Our meta-analysis has numerous important strengths. We used unified and a priori defined criteria for our comprehensive literature search and extraction of relevant information from included studies. We conducted stratified analyses to identify potential sources of heterogeneity and provided precise and valid risk estimates throughout. Notably, we excluded studies that assessed physical inactivity instead of sedentary behaviour as the exposure variable. Importantly, sensitivity analysis for unmeasured cofounding, the E-Value has not yet been conducted in other meta-analyses covering the association between sedentary behaviour and ovarian cancer.

However, there are some limitations to our meta-analysis. Firstly, study designs were heterogenous (prospective cohort and case–control studies). As the number of existing prospective cohort studies on this topic is still small, more high-quality research is required to confirm our results. In addition, almost all studies used self-administered questionnaires [14, 16, 18] or standardised interviews [13, 15, 17] to assess sedentary behaviour instead of objective measures, such as accelerometry. This may have misclassified the true extent of sedentary behaviour [6, 53]. One study [19] used job title assignment to assess sedentary behaviour, which may have resulted in an inaccurate reflection of the actual time spent in sedentary pursuit, due to possible within-job variation, changes in job requirements over time or seasonal changes [54]. These limitations may have led to a certain level of measurement error, but risk estimates would have tended to be underestimated instead of overstated by non-differential misclassification of sedentary behaviour levels [6]. Thus, the true detrimental effect of sedentary behaviour on ovarian cancer risk may be stronger than estimated in our analysis. The analysed data do not allow us to make any assumptions about the association between sedentary behaviour and tumour biology such as specific biological characteristics of ovarian cancer. We found some between-study heterogeneity in the definition of high versus low levels of sedentary behaviour. Addressing this shortcoming by conducting dose–response analyses was not feasible due to the small number of included studies. Caution must be exercised when interpreting our results regarding potential effect measure modification of the sedentary behaviour and ovarian cancer relation because some of our stratified analyses were limited by small sample sizes.
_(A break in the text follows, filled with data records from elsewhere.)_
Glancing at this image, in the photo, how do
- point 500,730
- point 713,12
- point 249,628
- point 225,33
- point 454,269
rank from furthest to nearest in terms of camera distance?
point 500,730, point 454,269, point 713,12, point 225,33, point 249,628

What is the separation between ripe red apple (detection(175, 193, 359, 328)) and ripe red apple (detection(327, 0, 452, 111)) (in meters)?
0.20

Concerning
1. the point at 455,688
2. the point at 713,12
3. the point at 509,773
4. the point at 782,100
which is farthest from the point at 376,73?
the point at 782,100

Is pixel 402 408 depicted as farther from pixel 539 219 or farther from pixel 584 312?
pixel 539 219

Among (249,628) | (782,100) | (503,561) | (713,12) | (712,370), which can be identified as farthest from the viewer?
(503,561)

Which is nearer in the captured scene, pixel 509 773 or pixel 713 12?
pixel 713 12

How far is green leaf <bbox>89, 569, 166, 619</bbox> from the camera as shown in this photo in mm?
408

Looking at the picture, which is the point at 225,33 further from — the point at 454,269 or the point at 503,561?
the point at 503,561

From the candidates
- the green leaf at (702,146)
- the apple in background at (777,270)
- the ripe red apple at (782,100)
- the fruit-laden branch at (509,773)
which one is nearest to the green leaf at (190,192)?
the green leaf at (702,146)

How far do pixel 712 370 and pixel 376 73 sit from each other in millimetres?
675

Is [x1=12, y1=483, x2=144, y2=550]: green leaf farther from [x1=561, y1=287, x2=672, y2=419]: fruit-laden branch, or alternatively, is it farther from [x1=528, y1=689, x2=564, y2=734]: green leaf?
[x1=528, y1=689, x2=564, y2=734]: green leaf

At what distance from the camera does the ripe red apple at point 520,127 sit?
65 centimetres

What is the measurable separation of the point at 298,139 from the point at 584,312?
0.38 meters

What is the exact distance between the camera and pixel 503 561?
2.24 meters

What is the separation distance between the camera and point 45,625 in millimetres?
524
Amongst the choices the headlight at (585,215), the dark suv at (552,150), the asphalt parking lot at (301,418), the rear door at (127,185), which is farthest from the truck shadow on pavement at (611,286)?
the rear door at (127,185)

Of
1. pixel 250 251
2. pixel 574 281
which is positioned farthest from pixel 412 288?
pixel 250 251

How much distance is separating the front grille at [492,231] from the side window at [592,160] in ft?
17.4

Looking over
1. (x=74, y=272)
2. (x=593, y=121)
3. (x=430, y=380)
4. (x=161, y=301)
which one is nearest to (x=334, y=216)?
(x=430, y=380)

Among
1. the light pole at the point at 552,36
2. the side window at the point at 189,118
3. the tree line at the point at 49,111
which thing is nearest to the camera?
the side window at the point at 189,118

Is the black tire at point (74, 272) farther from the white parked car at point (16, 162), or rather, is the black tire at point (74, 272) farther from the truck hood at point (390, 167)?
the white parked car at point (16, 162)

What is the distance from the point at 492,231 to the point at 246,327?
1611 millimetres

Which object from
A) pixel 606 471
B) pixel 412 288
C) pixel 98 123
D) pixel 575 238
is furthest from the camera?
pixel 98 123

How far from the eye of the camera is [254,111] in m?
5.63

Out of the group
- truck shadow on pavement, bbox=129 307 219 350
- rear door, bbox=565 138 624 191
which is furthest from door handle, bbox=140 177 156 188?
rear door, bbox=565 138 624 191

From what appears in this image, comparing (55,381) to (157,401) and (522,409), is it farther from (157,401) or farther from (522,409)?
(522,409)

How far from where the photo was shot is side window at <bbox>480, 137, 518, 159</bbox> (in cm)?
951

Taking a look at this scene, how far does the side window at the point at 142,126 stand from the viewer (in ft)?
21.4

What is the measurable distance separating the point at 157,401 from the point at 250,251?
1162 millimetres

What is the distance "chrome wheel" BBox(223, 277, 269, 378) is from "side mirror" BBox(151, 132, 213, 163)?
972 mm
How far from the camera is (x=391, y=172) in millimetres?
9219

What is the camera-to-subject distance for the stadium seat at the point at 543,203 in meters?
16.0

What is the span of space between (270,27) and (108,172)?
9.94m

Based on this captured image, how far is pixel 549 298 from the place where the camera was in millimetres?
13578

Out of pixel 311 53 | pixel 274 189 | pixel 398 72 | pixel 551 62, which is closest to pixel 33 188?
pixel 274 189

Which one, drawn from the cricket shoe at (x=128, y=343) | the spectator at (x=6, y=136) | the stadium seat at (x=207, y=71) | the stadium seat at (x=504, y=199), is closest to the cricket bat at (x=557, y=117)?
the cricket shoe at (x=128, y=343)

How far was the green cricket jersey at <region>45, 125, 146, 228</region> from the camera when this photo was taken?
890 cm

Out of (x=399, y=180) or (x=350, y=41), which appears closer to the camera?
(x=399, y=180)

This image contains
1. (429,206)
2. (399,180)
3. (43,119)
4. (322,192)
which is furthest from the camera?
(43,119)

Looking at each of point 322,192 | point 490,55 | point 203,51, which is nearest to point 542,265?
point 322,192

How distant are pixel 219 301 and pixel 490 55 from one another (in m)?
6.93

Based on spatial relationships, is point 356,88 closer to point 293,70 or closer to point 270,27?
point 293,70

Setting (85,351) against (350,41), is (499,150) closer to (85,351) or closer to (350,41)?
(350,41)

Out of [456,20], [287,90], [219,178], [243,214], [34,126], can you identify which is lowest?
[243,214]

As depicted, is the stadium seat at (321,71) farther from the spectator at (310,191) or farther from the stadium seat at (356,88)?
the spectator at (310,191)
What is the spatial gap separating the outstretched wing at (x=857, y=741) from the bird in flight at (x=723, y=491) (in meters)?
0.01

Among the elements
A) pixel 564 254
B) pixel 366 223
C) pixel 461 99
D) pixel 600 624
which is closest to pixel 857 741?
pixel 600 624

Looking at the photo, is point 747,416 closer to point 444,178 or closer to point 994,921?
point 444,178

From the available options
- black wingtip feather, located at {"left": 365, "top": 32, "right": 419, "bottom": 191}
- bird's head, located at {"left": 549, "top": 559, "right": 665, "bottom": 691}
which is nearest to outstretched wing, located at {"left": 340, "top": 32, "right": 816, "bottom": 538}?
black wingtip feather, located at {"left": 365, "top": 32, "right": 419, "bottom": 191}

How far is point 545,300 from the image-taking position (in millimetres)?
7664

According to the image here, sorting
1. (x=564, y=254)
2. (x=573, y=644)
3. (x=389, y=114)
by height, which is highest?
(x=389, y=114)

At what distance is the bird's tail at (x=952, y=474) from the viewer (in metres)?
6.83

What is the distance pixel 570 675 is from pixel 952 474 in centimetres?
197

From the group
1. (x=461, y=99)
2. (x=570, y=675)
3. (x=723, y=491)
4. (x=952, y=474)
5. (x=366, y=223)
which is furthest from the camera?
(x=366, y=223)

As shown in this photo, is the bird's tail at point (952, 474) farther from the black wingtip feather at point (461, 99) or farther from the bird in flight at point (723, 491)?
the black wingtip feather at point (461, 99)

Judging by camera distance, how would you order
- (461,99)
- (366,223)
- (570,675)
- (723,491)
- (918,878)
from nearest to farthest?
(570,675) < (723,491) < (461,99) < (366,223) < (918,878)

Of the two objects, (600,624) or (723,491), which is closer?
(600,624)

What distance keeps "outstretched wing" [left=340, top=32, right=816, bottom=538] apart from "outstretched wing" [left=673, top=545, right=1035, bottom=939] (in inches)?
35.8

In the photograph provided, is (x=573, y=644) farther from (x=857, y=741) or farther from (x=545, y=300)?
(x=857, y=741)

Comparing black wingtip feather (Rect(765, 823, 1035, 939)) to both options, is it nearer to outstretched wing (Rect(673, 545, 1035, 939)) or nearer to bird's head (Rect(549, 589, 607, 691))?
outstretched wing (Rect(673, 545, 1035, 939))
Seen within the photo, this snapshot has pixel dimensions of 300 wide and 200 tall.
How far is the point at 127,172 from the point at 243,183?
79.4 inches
Also, insufficient data was the reason we were unable to assess the risk of each histological subtype separately, as only one included study analysed different subtypes of ovarian cancer [16]. Future research should take this into account and consider differentiating between histological subtypes.

In conclusion, this quantitative analysis of all available studies indicates that sedentary behaviour increases the risk of ovarian cancer. Our results represent an important step towards considering sedentary behaviour as a modifiable risk factor for ovarian cancer. Therefore, endeavours to reduce time spent sedentary throughout our everyday lives are to be encouraged on an individual and public health level.